Machine Learning and Physics

Machine Learning - A very short introduction

Machine Learning (ML) is a particular branch of a very broad discipline called Artificial Intelligence (AI). Whereas AI tries to solve the fundamental problem of "creating" a sentient or intelligent being from a silicon-based machine, or anything you could define as artificial in general, the problem with ML is somehow simpler.

The purpose of ML is, in fact, creating algorithms that are alternative to the usual way one would program a machine, to solve a problem. In a standard code, the computer runs a series of instructions one after the other, that is to say, it behaves like a blind slave who does exactly what he's told to do. After the execution of the code, the computer will have learnt nothing about the problem it was used to solve and will have no knowledge of the data that were passed to it. Therefore, the next time you will run the code on another set of parameters, your program will go exactly through the same sequence of steps, without there being a solution of continuity to this process.

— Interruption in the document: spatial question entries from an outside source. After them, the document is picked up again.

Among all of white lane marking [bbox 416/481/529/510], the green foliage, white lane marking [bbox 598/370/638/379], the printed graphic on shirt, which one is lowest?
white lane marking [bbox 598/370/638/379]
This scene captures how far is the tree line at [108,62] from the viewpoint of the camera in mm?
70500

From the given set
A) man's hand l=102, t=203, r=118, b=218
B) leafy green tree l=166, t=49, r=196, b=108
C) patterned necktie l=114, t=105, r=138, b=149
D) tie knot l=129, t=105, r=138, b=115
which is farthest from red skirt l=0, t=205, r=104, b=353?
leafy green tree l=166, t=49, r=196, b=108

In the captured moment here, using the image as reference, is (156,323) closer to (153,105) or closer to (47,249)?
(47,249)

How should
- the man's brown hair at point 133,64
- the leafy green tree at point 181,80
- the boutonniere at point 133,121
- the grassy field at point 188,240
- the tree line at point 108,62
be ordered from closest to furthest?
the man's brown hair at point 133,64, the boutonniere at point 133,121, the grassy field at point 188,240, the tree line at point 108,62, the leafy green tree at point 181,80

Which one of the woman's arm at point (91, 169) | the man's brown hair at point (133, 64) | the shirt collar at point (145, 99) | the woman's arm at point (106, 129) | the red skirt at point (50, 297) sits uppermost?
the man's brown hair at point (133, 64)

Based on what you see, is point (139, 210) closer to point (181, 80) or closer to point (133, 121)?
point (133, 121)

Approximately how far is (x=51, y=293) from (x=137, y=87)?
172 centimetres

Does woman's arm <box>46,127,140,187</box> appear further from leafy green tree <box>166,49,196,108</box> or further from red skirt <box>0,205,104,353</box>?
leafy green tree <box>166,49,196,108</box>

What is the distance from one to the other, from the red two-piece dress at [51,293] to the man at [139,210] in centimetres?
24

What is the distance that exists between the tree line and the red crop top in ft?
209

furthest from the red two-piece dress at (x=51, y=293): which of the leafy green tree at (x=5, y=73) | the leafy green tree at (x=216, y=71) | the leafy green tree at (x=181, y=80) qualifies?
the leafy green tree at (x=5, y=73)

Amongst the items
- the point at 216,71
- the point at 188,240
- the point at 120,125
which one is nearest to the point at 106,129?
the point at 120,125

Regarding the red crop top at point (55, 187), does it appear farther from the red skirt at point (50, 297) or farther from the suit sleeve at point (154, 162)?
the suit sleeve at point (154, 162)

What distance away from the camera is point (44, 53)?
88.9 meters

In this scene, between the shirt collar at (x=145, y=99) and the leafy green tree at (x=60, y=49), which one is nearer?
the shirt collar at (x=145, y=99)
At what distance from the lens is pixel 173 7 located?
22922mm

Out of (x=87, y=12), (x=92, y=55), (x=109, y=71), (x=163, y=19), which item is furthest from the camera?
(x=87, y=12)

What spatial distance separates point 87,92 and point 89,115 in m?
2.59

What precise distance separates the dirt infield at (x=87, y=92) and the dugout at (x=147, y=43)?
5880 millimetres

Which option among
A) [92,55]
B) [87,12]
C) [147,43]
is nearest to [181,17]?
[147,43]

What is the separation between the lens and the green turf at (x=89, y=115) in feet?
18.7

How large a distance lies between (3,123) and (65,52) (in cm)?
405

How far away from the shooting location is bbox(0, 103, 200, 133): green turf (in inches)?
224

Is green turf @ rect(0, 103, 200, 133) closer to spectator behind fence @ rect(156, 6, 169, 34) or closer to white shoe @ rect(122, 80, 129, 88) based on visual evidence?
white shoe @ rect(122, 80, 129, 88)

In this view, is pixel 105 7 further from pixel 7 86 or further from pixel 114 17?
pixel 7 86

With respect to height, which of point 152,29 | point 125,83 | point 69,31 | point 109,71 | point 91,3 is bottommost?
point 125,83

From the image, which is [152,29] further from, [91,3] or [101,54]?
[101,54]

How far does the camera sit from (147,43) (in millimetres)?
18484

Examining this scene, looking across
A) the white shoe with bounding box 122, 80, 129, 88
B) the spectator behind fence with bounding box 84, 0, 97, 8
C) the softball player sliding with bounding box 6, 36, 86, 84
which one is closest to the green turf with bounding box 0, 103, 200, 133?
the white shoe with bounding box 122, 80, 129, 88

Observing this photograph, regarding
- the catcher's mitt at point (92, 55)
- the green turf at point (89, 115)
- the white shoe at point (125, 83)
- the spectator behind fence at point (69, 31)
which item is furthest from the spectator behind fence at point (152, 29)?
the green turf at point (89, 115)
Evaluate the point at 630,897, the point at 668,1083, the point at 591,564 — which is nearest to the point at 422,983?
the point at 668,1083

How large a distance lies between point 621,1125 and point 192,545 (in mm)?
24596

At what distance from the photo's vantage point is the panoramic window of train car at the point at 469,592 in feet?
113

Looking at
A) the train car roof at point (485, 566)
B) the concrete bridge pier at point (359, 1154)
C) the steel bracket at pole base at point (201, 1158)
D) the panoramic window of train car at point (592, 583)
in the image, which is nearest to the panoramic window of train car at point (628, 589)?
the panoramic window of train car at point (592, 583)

This is a very simple strategy for solving problems that are structured in a repetitive and simple way. This approach, however, fails when you apply it to something that for your brain would be extremely easy. As a banal example, if I asked you to compute the following sum to you or a seven-year-old kid, you would be able to do it practically instantly

4+5=?

On the other hand, if I were to ask you to compute the following sum, it would most likely take you more time than the previous one, and an awful lot of time more time than it would take a computer.

1935428762456 + 42649955246 = ?

Yet, the practical things you have to do are exactly the same. This is because computers are extremely optimised to perform arithmetical operations such as the one above, and can do that in a minuscule fraction of a second. Our brains are, however, specialised in other types of operations. For instance, here's a picture of a red panda, one of my favourite animals living on this planet.

Image from the Binder Park Zoo website

If I asked you which of the following pictures has a red panda in, you would be able to give me an answer immediately. A computer programmed in the usual way would not be able to give me a sensible answer at all, it could only retrieve a random choice.

Images by Joseph Nebus and Mathias Appel (Flickr) respectively

This happens because if you had no idea what a red panda looked like before you saw the picture above, after having experienced that picture, you now have a knowledge of what that animal looks like. In the second iterations of my showing pictures to you, you had stored this information in your brain, and you were able to use it to answer the question. That is to say, your "state" before and after looking at that first picture and being told what it contained changed.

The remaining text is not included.